(Given exercise) Convert the listing below into a Markdown table with the columns Row and Line. Use only the lines between the one containing "Studying the scene" and the one containing "which is nearest to [49,71]?", inclusive, and skip blank lines and pictures.

------------

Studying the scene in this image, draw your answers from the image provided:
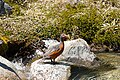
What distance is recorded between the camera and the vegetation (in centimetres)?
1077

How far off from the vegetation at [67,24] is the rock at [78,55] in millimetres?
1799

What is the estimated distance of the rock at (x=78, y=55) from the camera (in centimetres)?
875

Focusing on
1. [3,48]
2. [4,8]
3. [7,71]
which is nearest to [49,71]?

------------

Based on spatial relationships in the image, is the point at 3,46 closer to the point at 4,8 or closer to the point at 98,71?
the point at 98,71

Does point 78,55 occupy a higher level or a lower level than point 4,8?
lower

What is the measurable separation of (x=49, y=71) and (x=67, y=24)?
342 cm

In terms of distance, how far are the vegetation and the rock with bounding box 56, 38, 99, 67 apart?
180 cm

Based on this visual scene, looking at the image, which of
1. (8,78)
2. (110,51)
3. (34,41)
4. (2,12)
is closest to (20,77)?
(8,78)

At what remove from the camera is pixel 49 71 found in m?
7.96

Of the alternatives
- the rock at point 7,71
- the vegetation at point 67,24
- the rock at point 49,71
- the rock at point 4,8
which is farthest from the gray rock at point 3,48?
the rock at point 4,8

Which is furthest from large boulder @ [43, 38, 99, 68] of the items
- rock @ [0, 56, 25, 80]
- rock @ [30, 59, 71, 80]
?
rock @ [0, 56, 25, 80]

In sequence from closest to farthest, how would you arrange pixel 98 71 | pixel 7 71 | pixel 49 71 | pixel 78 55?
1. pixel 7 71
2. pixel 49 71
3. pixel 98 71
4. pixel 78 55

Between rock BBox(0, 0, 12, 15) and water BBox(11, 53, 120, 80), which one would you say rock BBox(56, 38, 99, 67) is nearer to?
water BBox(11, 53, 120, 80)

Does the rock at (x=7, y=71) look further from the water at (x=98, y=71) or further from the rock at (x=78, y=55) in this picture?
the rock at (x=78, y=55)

------------

(Full solution)
| Row | Line |
|---|---|
| 1 | Studying the scene in this image, draw your answers from the image provided: |
| 2 | What distance is recorded between the camera and the vegetation (in centimetres)? |
| 3 | 1077 |
| 4 | How far off from the vegetation at [67,24] is the rock at [78,55] in millimetres? |
| 5 | 1799 |
| 6 | What is the estimated distance of the rock at (x=78, y=55) from the camera (in centimetres)? |
| 7 | 875 |
| 8 | Focusing on |
| 9 | 1. [3,48] |
| 10 | 2. [4,8] |
| 11 | 3. [7,71] |
| 12 | which is nearest to [49,71]? |